* _Exercise materials_
__________
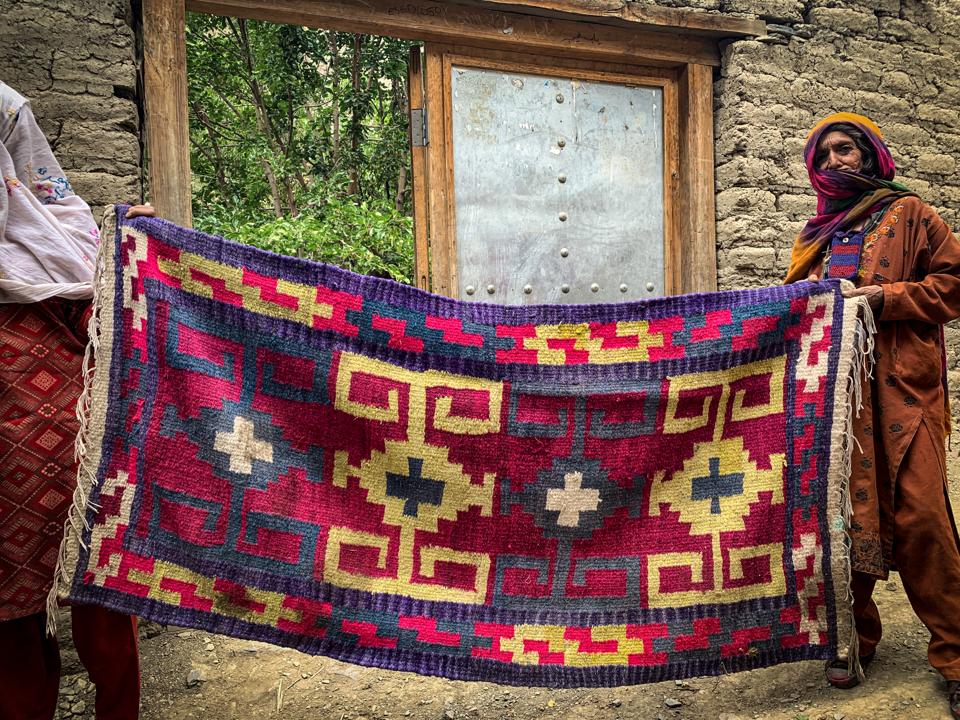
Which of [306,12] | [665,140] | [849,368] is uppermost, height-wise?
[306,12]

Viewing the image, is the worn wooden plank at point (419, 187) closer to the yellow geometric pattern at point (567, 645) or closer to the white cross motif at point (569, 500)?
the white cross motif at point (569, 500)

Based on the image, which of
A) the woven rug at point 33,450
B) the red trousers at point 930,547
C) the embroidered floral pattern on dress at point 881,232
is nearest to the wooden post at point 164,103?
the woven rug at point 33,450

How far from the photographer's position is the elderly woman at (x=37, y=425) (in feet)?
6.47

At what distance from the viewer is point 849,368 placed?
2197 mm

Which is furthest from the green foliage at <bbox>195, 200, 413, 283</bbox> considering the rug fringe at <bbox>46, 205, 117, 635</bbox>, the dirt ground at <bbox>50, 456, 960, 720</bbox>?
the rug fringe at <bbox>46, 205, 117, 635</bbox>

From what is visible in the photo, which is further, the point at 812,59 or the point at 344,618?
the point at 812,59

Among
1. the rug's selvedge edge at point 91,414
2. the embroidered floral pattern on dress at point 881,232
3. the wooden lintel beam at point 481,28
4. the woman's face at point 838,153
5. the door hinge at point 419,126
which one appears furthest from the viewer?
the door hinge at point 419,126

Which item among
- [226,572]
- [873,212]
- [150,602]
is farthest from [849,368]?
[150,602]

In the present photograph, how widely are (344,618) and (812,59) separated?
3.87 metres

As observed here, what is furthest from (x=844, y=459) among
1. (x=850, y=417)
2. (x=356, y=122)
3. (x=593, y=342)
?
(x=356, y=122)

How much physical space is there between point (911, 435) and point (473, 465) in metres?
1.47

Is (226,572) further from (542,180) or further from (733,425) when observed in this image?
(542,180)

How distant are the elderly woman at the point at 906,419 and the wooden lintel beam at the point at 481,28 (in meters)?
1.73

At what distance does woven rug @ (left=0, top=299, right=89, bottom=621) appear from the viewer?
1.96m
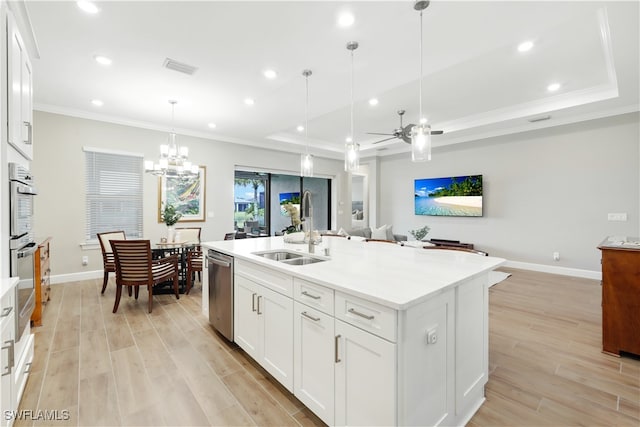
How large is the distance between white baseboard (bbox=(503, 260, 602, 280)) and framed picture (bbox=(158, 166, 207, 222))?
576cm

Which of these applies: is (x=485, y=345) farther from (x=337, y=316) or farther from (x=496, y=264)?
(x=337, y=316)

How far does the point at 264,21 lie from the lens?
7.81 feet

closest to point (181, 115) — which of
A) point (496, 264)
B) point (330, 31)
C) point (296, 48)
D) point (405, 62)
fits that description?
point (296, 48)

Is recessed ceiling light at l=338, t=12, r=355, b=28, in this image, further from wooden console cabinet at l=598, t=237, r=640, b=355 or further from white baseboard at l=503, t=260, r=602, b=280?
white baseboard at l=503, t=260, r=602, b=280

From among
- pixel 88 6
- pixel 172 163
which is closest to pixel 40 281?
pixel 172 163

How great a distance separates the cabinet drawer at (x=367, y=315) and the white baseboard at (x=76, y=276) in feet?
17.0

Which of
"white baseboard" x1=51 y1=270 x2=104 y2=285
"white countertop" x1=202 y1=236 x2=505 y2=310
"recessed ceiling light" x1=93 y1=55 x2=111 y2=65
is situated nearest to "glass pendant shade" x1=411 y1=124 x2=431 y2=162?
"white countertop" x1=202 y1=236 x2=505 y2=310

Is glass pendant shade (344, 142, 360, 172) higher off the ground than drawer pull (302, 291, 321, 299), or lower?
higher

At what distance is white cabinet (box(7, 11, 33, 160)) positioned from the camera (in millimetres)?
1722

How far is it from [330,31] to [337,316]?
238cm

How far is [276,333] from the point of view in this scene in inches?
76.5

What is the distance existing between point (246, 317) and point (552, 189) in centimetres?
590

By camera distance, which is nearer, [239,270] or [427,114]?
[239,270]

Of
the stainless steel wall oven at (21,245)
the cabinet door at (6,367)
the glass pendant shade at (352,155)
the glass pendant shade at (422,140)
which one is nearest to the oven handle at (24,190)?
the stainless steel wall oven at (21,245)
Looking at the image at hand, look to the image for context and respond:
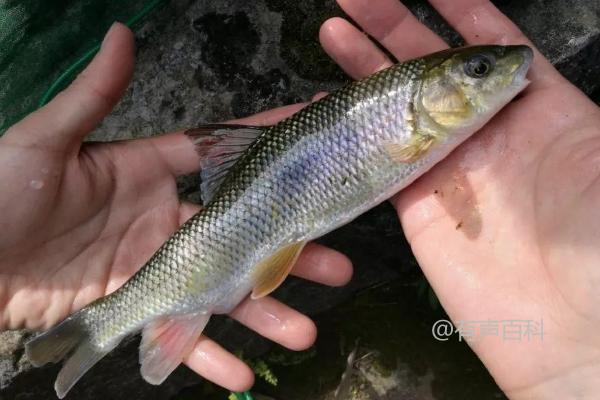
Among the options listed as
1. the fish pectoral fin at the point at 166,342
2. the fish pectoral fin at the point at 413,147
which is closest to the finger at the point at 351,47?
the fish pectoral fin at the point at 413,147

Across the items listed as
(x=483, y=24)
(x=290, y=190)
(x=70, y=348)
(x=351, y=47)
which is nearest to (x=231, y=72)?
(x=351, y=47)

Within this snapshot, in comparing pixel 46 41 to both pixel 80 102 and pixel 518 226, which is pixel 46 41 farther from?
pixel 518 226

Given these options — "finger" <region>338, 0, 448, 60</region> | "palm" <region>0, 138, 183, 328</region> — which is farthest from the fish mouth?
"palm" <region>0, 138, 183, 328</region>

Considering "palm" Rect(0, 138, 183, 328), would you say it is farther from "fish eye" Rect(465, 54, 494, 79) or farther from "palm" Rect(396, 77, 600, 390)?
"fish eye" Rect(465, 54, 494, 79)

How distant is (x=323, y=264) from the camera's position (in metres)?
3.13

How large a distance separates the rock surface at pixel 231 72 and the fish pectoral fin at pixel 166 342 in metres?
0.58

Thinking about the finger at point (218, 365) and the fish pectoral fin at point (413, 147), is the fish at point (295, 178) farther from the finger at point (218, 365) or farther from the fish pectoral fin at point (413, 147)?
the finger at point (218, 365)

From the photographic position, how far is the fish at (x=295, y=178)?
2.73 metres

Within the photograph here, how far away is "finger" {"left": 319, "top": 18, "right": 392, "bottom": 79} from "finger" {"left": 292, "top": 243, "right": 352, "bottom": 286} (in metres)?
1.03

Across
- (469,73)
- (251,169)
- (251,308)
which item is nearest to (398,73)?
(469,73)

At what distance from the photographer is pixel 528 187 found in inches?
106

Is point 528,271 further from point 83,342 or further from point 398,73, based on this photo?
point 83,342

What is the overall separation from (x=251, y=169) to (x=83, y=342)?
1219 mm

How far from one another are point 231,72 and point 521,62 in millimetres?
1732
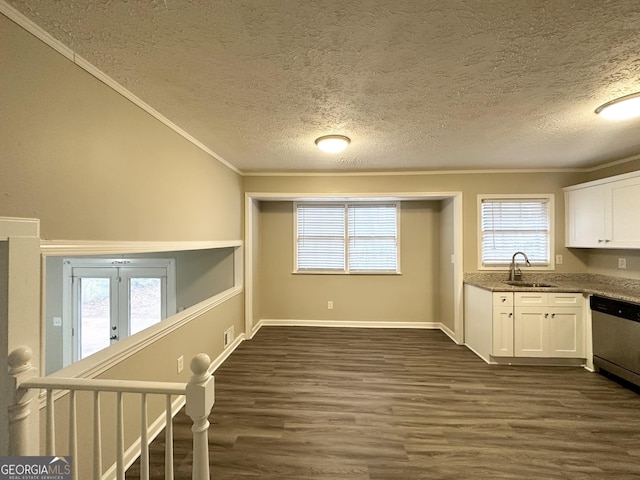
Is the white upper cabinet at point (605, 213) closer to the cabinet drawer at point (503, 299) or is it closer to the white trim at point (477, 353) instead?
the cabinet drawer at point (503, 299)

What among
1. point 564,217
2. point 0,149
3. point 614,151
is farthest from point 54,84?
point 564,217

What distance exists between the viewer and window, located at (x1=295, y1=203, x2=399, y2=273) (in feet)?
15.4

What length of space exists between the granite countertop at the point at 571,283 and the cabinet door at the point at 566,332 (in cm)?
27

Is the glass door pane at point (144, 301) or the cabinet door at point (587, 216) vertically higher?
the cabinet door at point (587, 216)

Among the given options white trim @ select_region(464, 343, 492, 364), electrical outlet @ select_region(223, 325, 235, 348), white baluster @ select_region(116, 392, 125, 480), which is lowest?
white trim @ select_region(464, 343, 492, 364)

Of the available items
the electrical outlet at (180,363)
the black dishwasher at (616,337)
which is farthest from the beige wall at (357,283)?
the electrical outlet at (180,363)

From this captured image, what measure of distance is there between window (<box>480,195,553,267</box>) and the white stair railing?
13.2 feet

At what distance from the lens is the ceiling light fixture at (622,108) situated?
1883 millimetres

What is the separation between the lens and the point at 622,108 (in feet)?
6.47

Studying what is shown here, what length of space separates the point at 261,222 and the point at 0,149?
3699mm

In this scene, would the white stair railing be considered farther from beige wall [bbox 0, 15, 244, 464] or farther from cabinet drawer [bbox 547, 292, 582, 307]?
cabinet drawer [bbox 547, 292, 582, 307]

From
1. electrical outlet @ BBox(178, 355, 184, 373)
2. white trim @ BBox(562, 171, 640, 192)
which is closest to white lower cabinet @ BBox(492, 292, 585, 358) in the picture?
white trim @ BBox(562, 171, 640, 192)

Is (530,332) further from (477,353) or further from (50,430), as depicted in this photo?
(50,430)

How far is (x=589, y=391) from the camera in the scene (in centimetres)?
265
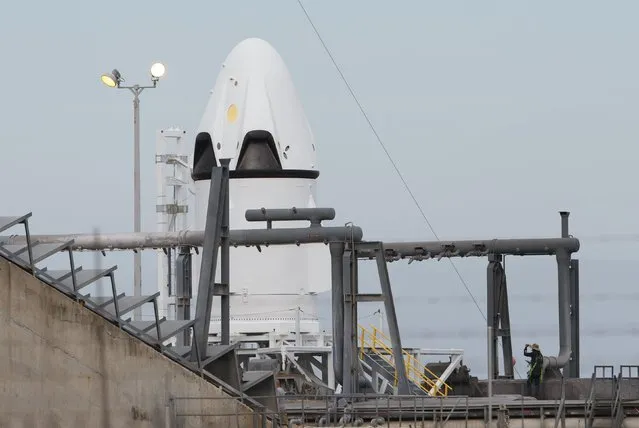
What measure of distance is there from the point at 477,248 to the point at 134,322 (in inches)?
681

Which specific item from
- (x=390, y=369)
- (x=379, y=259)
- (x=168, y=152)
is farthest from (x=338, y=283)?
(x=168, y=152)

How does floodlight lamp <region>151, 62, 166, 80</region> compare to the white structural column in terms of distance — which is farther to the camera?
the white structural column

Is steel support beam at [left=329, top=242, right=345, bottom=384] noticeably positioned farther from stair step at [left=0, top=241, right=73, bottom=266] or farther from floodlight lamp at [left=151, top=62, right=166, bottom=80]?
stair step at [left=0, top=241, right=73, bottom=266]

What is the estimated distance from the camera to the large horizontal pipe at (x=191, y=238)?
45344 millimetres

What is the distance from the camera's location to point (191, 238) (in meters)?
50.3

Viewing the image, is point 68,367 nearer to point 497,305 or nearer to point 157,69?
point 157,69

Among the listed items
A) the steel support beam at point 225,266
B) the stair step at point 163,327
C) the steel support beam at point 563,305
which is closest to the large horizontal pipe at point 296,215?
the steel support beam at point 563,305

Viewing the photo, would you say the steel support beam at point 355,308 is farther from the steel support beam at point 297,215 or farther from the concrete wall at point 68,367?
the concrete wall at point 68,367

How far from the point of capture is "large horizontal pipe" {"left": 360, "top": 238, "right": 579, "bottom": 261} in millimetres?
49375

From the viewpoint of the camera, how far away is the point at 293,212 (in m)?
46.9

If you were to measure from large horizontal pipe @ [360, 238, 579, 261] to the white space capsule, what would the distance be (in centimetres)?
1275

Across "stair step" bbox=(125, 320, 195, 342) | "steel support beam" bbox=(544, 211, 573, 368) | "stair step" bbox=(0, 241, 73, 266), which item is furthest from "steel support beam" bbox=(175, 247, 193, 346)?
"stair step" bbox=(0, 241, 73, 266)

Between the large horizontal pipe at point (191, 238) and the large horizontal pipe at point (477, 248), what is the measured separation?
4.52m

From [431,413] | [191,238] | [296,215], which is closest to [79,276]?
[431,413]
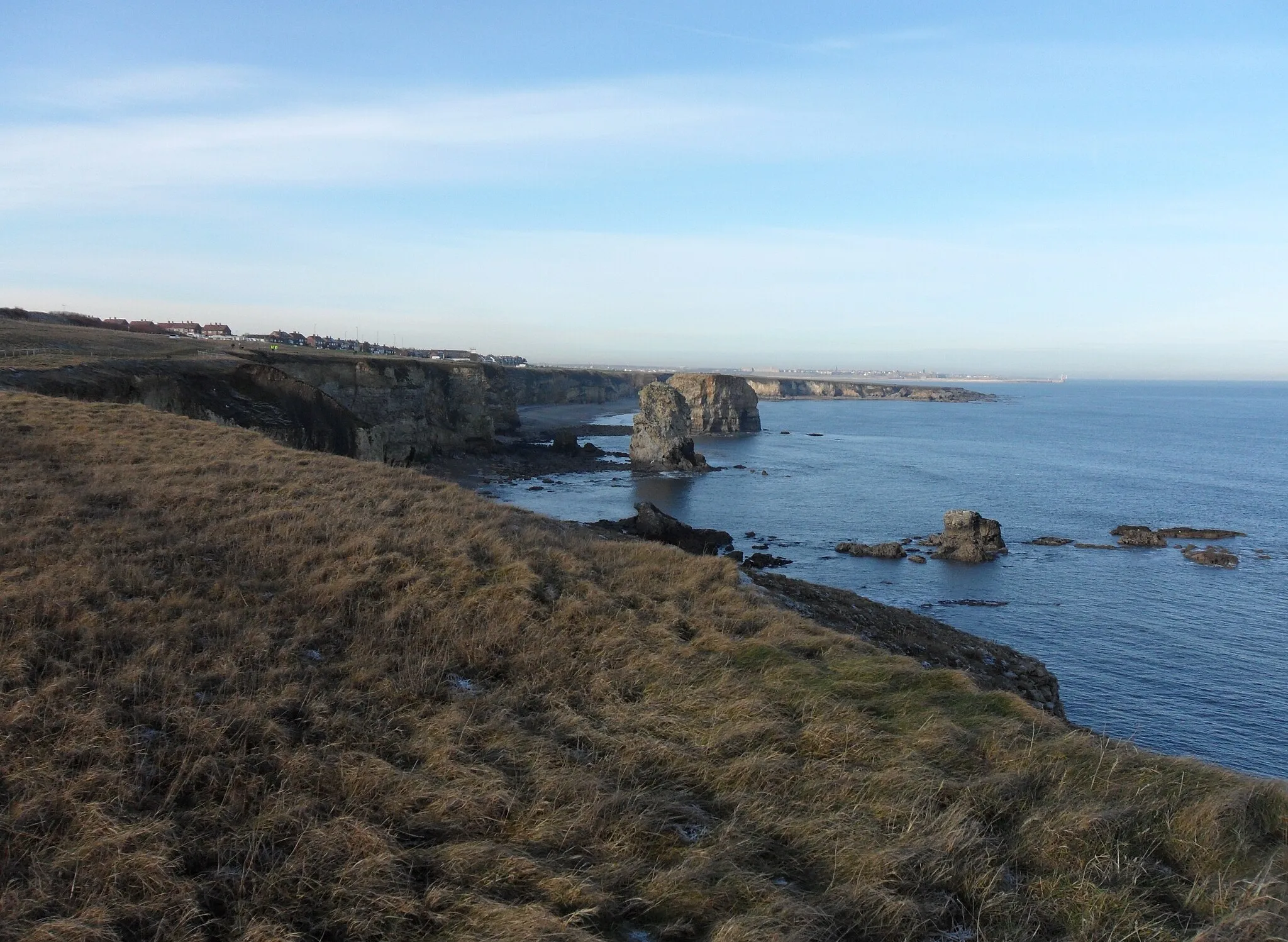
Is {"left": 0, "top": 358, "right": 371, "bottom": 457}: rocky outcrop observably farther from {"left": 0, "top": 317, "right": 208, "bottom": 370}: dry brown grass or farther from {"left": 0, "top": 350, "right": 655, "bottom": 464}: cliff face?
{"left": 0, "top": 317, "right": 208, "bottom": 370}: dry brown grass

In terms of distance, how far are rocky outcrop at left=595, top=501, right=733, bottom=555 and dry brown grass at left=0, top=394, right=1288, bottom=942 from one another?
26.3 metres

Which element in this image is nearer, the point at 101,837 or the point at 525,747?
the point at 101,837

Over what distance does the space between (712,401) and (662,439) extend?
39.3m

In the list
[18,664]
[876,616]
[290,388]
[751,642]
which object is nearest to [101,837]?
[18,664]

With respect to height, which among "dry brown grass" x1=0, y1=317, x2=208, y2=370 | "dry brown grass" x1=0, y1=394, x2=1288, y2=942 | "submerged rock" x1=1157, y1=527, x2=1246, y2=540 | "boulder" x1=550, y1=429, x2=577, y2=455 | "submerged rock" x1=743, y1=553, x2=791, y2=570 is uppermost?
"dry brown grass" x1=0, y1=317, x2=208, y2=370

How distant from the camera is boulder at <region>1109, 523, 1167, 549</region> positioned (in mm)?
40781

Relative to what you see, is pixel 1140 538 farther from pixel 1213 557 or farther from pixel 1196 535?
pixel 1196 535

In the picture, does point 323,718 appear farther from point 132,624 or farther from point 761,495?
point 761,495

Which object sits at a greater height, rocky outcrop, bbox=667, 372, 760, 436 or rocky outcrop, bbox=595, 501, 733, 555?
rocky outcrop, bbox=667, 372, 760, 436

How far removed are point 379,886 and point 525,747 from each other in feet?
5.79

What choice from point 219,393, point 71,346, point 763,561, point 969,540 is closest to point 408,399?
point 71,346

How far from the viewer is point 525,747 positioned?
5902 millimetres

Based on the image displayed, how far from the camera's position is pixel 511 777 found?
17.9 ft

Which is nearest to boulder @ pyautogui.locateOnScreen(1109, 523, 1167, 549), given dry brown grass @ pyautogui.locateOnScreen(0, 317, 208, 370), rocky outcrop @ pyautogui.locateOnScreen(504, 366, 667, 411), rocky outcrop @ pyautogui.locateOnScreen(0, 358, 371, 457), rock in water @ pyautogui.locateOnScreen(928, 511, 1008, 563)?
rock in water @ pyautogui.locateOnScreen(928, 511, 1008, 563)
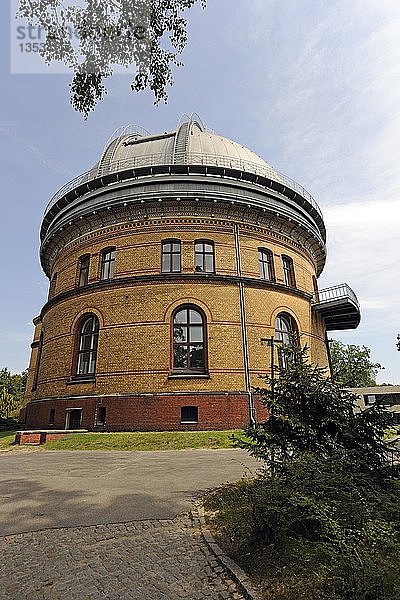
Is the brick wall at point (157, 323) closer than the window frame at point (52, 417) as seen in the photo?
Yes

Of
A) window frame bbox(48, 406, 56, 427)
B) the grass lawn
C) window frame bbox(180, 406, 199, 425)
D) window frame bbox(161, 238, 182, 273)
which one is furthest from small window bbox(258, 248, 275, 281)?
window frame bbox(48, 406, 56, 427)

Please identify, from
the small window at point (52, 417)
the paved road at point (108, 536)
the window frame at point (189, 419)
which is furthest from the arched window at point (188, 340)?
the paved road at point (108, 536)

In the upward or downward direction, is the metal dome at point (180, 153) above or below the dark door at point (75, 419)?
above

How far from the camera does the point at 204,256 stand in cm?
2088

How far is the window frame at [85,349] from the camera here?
__________
* _Objective_
Send back exactly the lines from the line with "Is the brick" through the end of the records.

* _The response_
Is the brick wall at point (157, 323) closer than the window frame at point (52, 417) as seen in the photo?
Yes

Of
A) window frame bbox(48, 406, 56, 427)
B) the grass lawn
C) window frame bbox(180, 406, 199, 425)
D) window frame bbox(161, 238, 182, 273)
which one is furthest from small window bbox(258, 248, 275, 281)?
window frame bbox(48, 406, 56, 427)

Please identify, from
the small window at point (52, 417)
the paved road at point (108, 536)
the window frame at point (189, 419)
which is furthest from the arched window at point (188, 340)?
the paved road at point (108, 536)

In the upward or downward direction, is the metal dome at point (180, 153) above or below the dark door at point (75, 419)?
above

How far from the camera does the point at 204,256 stand in cm?
2088

How far is the window frame at [85,349] from the camera here?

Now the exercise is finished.